▸ **Study questions**
1 – Retype the poppler commit notice below from "Sat Feb 6 23:27:50" up to and including "insertions(+), 9 deletions(-)".
2 – According to the poppler commit notice below, which version of xpdf was the workaround imported from?

▸ **Text passage**
[poppler] poppler/CharCodeToUnicode.cc poppler/CharCodeToUnicode.h

Sat Feb 6 23:27:50 UTC 2021

poppler/CharCodeToUnicode.cc |  112 ++++++++++++++++++++++++++++++++++++++++---
 poppler/CharCodeToUnicode.h  |    5 +
 2 files changed, 108 insertions(+), 9 deletions(-)

New commits:
commit 41f5acecf50aa6b16f95aca557dbcf6b49b8f394
Author: Albert Astals Cid <aacid at kde.org>
Date:   Sat Feb 6 23:58:07 2021 +0100

    Fix parsing text in some broken pdf files
    
    Workaround imported from xpdf 4.02
    
    Fixes issue #1040

diff --git a/poppler/CharCodeToUnicode.cc b/poppler/CharCodeToUnicode.cc
index eba94d62..f7cc5be1 100644
--- a/poppler/CharCodeToUnicode.cc
+++ b/poppler/CharCodeToUnicode.cc
@@ -13,7 +13,7 @@
 // All changes made under the Poppler project to this file are licensed
 // under GPL version 2 or later
 //
-// Copyright (C) 2006, 2008-2010, 2012, 2018-2020 Albert Astals Cid <aacid at kde.org>
+// Copyright (C) 2006, 2008-2010, 2012, 2018-2021 Albert Astals Cid <aacid at kde.org>
 // Copyright (C) 2007 Julien Rebetez <julienr at svn.gnome.org>
 // Copyright (C) 2007 Koji Otani <sho at bbr.jp>
 // Copyright (C) 2008 Michael Vrable <mvrable at cs.ucsd.edu>
@@ -265,7 +265,10 @@ CharCodeToUnicode *CharCodeToUnicode::parseCMap(const GooString *buf, int nBits)
 
     ctu = new CharCodeToUnicode(nullptr);
     const char *p = buf->c_str();
-    ctu->parseCMap1(&getCharFromString, &p, nBits);
+    if (!ctu->parseCMap1(&getCharFromString, &p, nBits)) {
+        delete ctu;
+        return nullptr;
+    }
     return ctu;
 }
 
@@ -276,8 +279,11 @@ CharCodeToUnicode *CharCodeToUnicode::parseCMapFromFile(const GooString *fileNam
 
     ctu = new CharCodeToUnicode(nullptr);
     if ((f = globalParams->findToUnicodeFile(fileName))) {
-        ctu->parseCMap1(&getCharFromFile, f, nBits);
-        fclose(f);
+        if (!ctu->parseCMap1(&getCharFromFile, f, nBits)) {
+            delete ctu;
+            fclose(f);
+            return nullptr;
+        }
     } else {
         error(errSyntaxError, -1, "Couldn't find ToUnicode CMap file for '{0:t}'", fileName);
     }
@@ -290,7 +296,7 @@ void CharCodeToUnicode::mergeCMap(const GooString *buf, int nBits)

▸ **Data section**
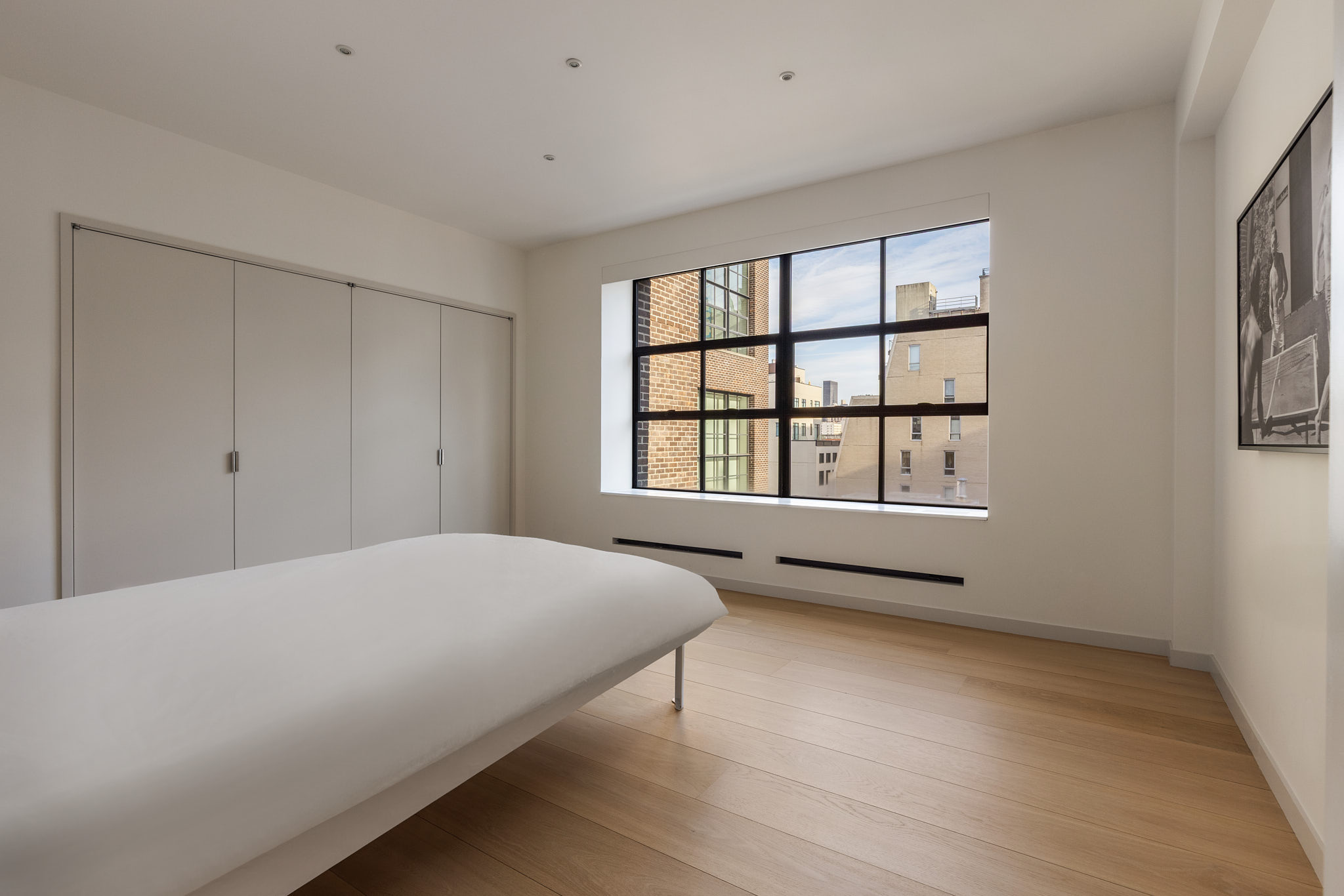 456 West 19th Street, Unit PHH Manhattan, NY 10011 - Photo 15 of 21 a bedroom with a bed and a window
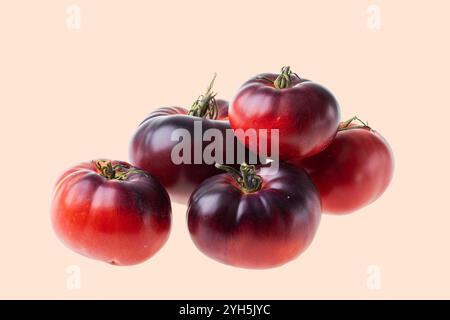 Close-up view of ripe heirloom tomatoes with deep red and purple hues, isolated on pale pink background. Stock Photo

▸ **Solved tasks**
1 –
Sat Feb 6 23:27:50 UTC 2021

poppler/CharCodeToUnicode.cc |  112 ++++++++++++++++++++++++++++++++++++++++---
 poppler/CharCodeToUnicode.h  |    5 +
 2 files changed, 108 insertions(+), 9 deletions(-)

2 – xpdf 4.02